# What this task involves:
Output the first line below and each one after it, exactly, up to and including the line holding "New 2026 SAPPHIRE". Pictures should not be copied.

=== Raw data ===

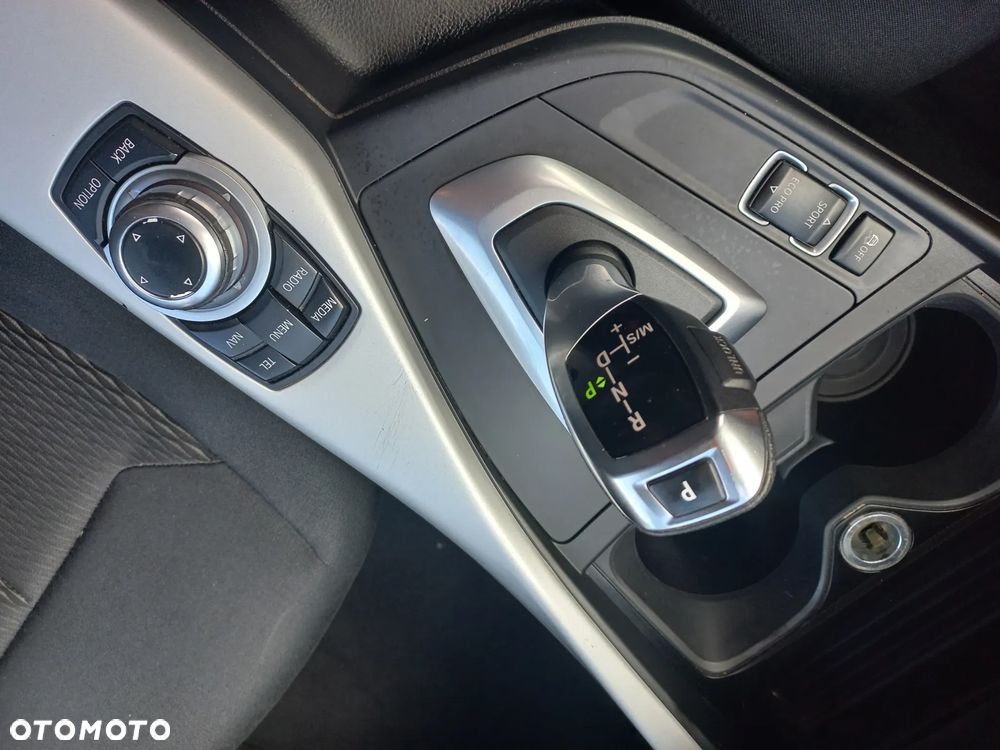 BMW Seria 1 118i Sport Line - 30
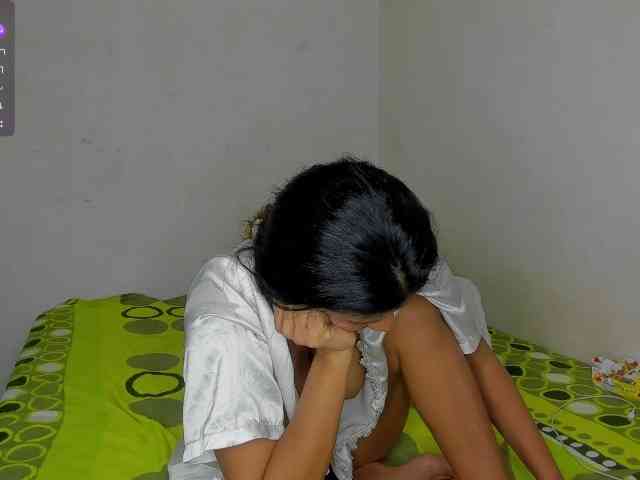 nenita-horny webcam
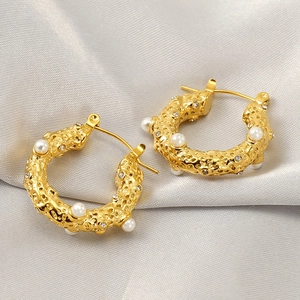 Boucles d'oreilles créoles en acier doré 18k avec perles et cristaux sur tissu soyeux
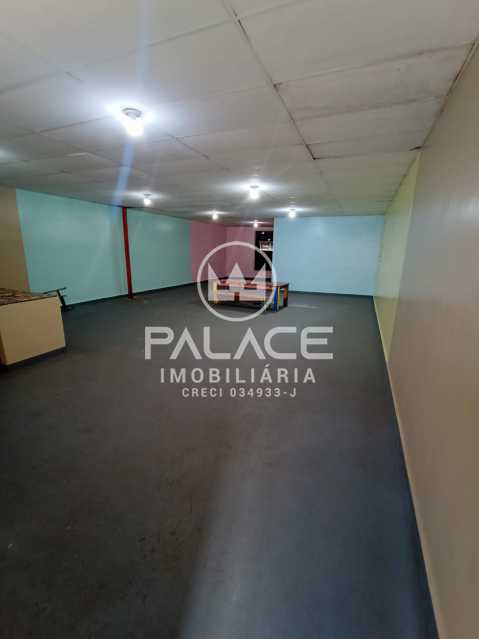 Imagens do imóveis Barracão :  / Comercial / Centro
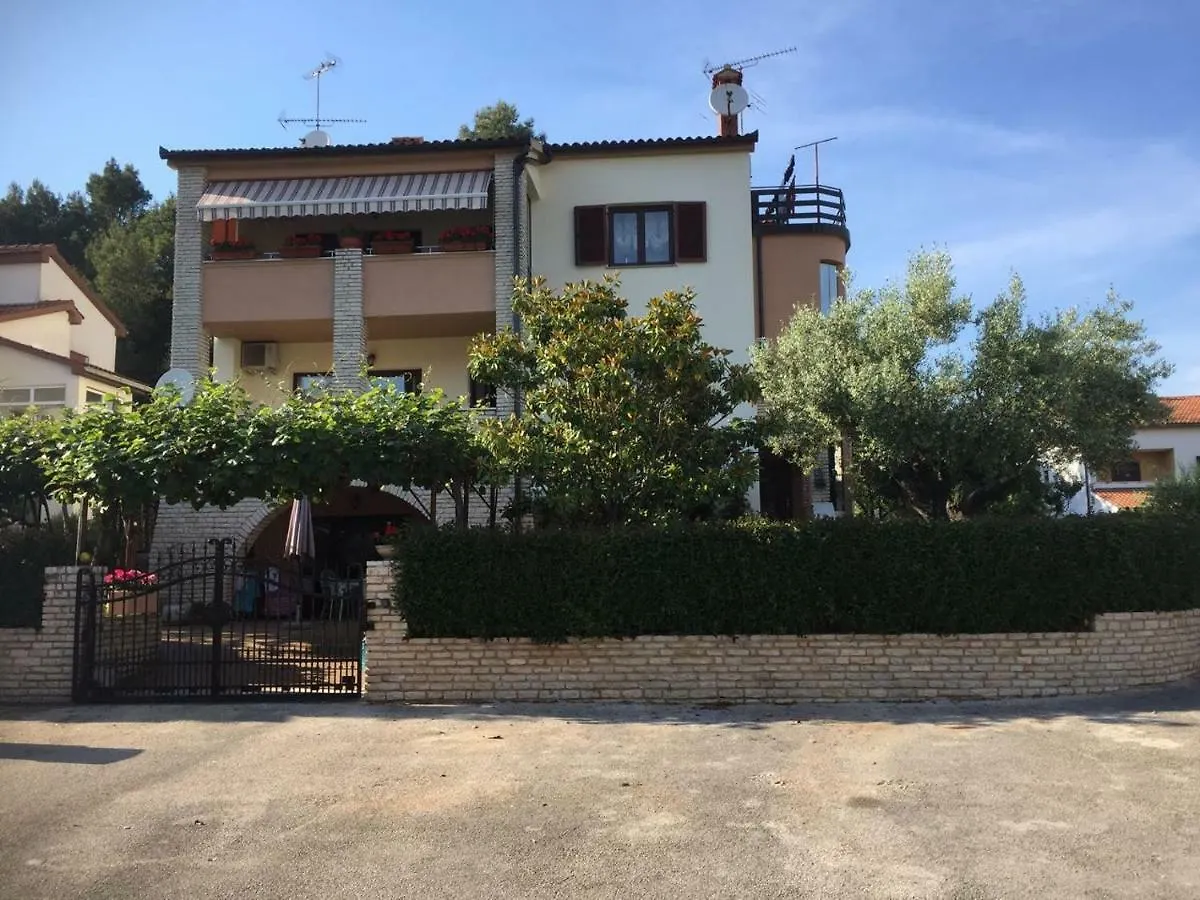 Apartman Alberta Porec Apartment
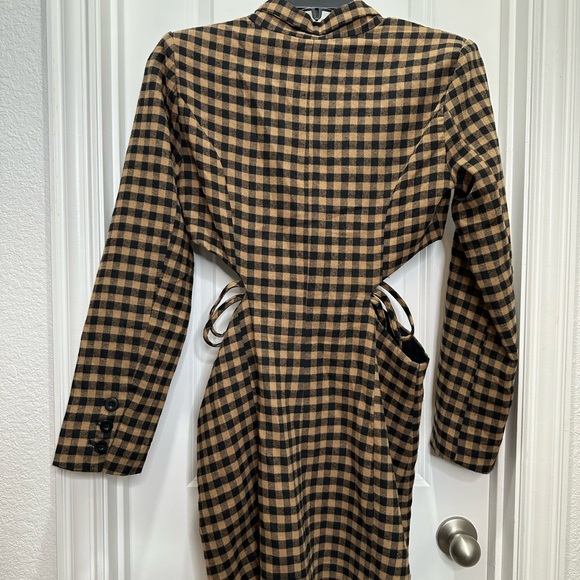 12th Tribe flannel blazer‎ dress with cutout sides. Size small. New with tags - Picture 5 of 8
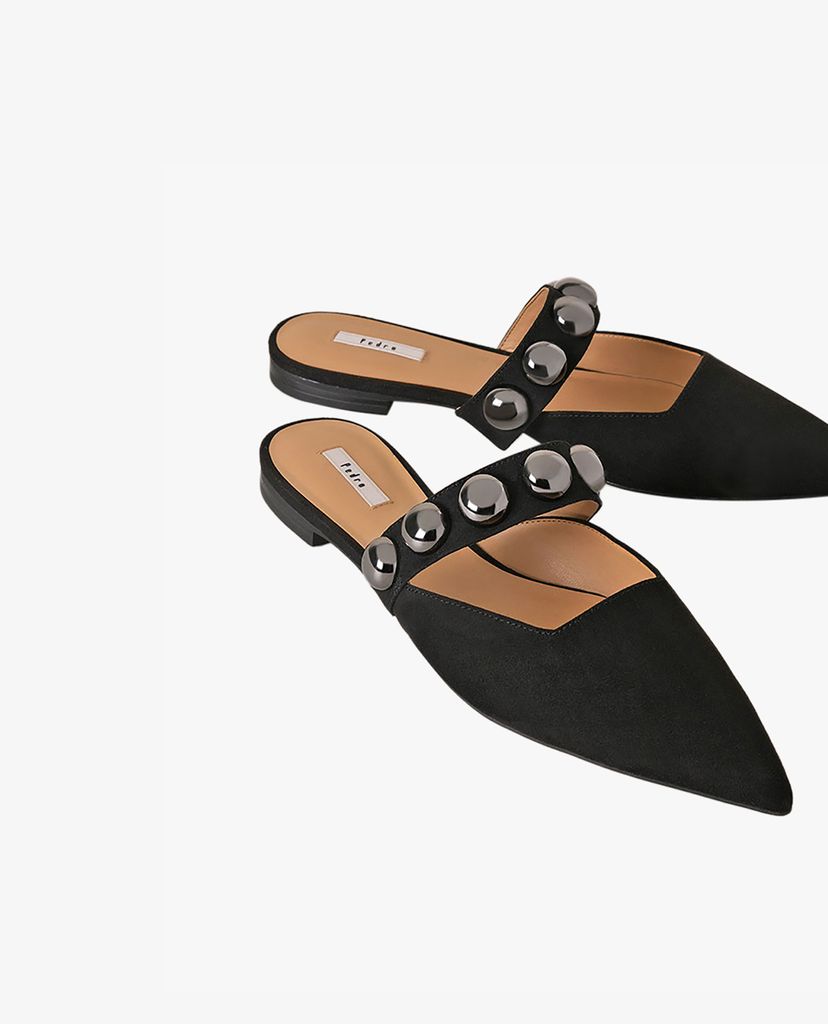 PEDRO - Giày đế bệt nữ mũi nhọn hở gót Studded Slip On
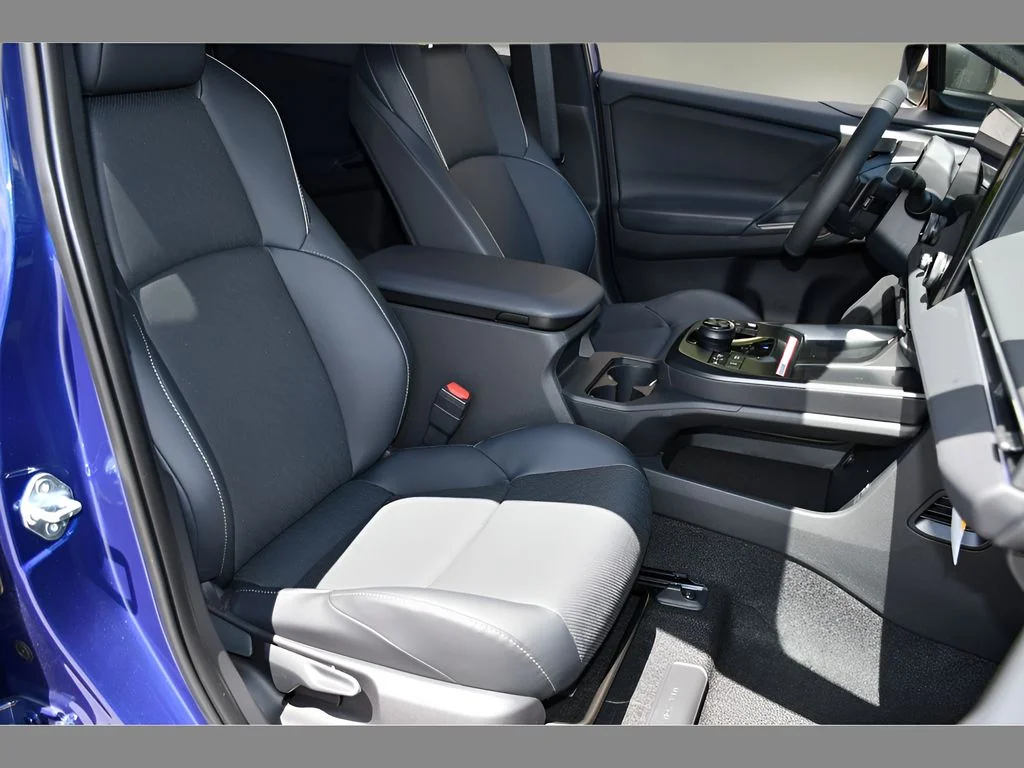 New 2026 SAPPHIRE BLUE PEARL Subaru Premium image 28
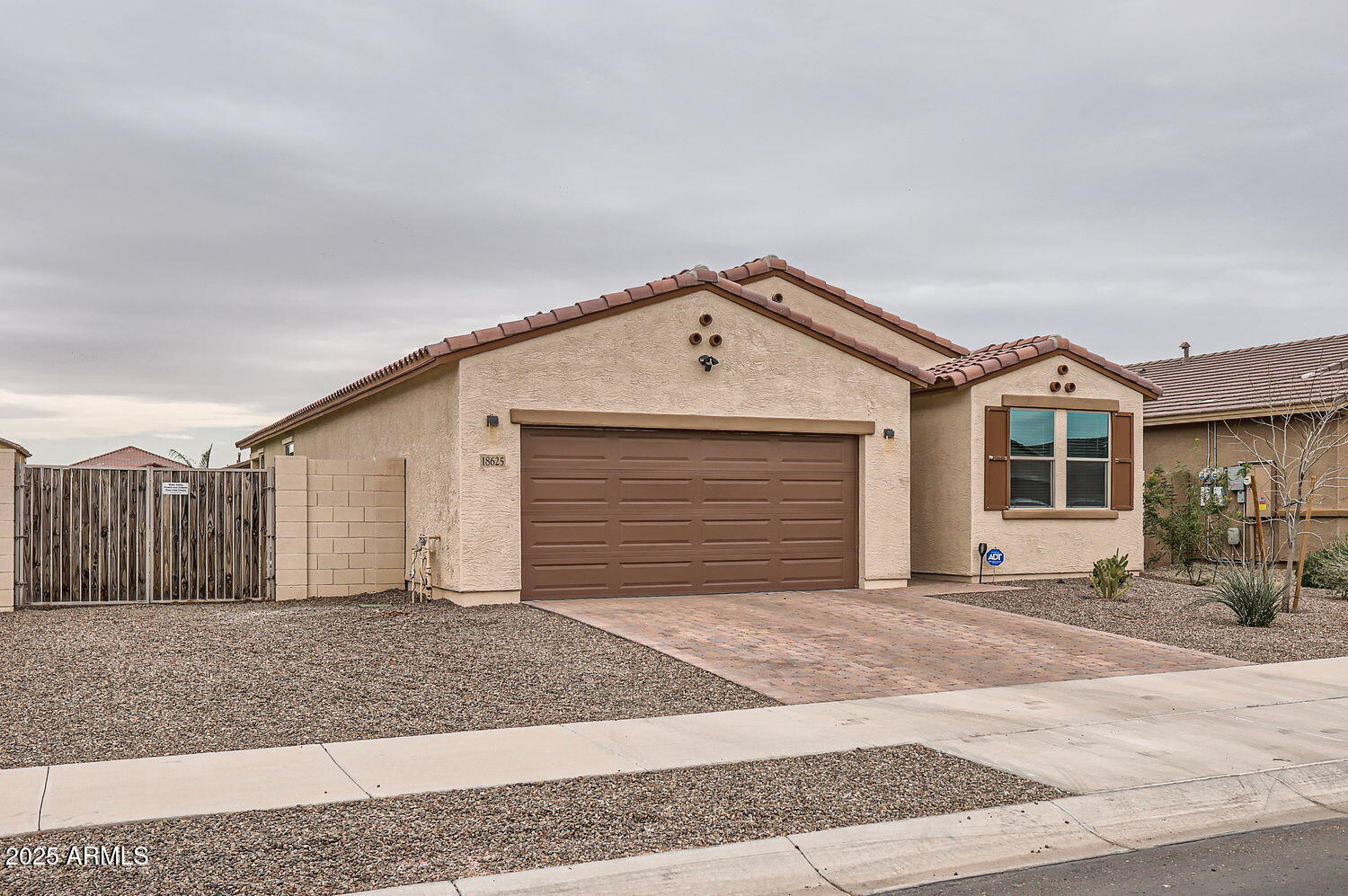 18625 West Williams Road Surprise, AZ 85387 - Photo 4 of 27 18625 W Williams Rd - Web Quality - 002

===

# Result below:
 BMW Seria 1 118i Sport Line - 30
 nenita-horny webcam
 Boucles d'oreilles créoles en acier doré 18k avec perles et cristaux sur tissu soyeux
 Imagens do imóveis Barracão :  / Comercial / Centro
 Apartman Alberta Porec Apartment
 12th Tribe flannel blazer‎ dress with cutout sides. Size small. New with tags - Picture 5 of 8
 PEDRO - Giày đế bệt nữ mũi nhọn hở gót Studded Slip On
 New 2026 SAPPHIRE BLUE PEARL Subaru Premium image 28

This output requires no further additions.